Die Studie wirft darüber hinaus die Frage auf, ob solche Ereignisse in Zukunft häufiger auftreten könnten. Obwohl tropische Wirbelstürme während ihrer ein- bis zweiwöchigen Lebensdauer bislang relativ selten aufeinandertreffen, deuten Klimamodelle darauf hin, dass ihre Zahl und Stärke durch die globale Erwärmung zunehmen könnte. Dies würde auch die Wahrscheinlichkeit erhöhen, dass ausgewachsene Wirbelstürme von Hurrikan-Stärke kollidieren und extreme Wechselwirkungen zwischen Ozean und Atmosphäre auslösen.

Tropische Wirbelstürme beeinflussen das globale Klima

Die Forschenden erläutern, dass die Wechselwirkungen zwischen tropischen Wirbelstürmen und dem Ozean weitreichende Auswirkungen auf das globale Klima haben. Durch das Hochströmen von kaltem Tiefenwasser nimmt der Ozean zusätzliche Wärme aus der Luft auf und transportiert sie in höhere Breitengrade. Zudem verwandeln Wirbelstürme thermische Energie in mechanische Energie, die ebenfalls in höhere Breitengrade transportiert wird. Diese Prozesse spielen eine entscheidende Rolle für das weltweite Klima.

Um diese Wechselwirkungen und den Zusammenhang mit Extremwetterereignissen näher zu untersuchen, werden Wurl und Meyerjürgens im kommenden Jahr an einer Expedition mit dem Forschungsschiff METEOR im Mittelmeer und subtropischen Atlantik teilnehmen. Die Erkenntnisse aus ihrer aktuellen Studie verdeutlichen die Notwendigkeit, die Auswirkungen tropischer Wirbelstürme auf den Ozean und das Klima weiter zu erforschen, insbesondere vor dem Hintergrund des Klimawandels und der möglichen Zunahme solcher Ereignisse.

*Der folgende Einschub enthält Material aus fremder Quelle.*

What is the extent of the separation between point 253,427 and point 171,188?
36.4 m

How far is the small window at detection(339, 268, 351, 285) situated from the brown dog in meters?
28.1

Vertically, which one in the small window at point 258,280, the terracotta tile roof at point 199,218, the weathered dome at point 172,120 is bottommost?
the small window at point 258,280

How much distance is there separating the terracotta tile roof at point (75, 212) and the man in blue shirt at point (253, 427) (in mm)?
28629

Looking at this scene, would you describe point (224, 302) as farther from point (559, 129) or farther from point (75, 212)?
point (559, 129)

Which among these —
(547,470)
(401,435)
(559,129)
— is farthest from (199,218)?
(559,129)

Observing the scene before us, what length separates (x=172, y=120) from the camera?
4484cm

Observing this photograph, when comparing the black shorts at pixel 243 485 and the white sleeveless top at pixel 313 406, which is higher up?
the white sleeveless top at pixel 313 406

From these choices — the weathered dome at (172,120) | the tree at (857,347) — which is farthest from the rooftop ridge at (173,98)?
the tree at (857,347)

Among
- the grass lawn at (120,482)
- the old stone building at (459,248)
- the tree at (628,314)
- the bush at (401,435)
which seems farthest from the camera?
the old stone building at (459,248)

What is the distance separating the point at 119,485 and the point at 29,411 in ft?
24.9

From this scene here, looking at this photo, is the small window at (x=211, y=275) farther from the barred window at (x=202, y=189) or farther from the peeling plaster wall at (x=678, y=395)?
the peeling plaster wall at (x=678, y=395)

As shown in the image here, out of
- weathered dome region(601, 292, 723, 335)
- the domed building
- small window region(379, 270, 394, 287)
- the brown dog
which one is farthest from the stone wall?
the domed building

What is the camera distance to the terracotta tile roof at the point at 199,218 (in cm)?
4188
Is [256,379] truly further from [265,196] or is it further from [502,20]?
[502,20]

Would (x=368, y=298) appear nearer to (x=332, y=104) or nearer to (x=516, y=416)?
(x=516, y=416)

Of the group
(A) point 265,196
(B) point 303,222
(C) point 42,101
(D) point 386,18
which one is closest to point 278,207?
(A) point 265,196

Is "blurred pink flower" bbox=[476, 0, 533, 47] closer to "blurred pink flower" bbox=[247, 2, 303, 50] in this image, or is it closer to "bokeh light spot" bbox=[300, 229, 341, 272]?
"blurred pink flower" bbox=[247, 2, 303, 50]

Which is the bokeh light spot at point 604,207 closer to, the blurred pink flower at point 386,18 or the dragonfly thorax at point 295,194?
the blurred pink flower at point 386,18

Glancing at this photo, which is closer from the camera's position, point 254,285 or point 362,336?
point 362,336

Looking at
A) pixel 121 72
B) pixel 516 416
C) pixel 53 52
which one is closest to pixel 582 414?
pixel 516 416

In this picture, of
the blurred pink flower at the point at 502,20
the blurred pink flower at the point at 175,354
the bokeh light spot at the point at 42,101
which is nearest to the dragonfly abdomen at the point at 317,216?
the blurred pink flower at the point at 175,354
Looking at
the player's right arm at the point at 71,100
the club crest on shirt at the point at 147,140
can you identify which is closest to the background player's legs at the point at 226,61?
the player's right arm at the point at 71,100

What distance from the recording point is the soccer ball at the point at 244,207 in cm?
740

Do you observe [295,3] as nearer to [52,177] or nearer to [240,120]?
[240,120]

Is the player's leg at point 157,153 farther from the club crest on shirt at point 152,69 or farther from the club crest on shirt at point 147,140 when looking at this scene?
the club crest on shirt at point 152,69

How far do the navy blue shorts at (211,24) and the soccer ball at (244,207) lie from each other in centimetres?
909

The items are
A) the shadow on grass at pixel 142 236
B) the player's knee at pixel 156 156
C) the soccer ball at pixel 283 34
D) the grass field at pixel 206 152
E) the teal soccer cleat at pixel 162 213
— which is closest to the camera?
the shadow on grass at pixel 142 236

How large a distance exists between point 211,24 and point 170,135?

Herausforderungen für die Vorhersage von Sturmverläufen

Ein weiterer wichtiger Aspekt, den die Studie hervorhebt, ist die Herausforderung für die Vorhersage von Sturmverläufen. Wenn sich tropische Wirbelstürme vereinigen, kann sich ihre Zugbahn abrupt ändern, wie im Fall von Seroja beobachtet wurde. Dies erschwert die präzise Vorhersage der Sturmverläufe und erfordert möglicherweise eine Anpassung der Modelle, um solche Szenarien besser zu berücksichtigen.

Die Fallstudie von Wurl und Meyerjürgens liefert wichtige neue Erkenntnisse über die komplexen Wechselwirkungen zwischen tropischen Wirbelstürmen und dem Ozean. Sie betont die Bedeutung einer kontinuierlichen Überwachung und Erforschung dieser Phänomene, um das Verständnis von Wissenschaftlerinnen und Wissenschaftlern für die Auswirkungen auf das Meer und das Klima zu verbessern und potenzielle Folgen des Klimawandels besser abschätzen zu können.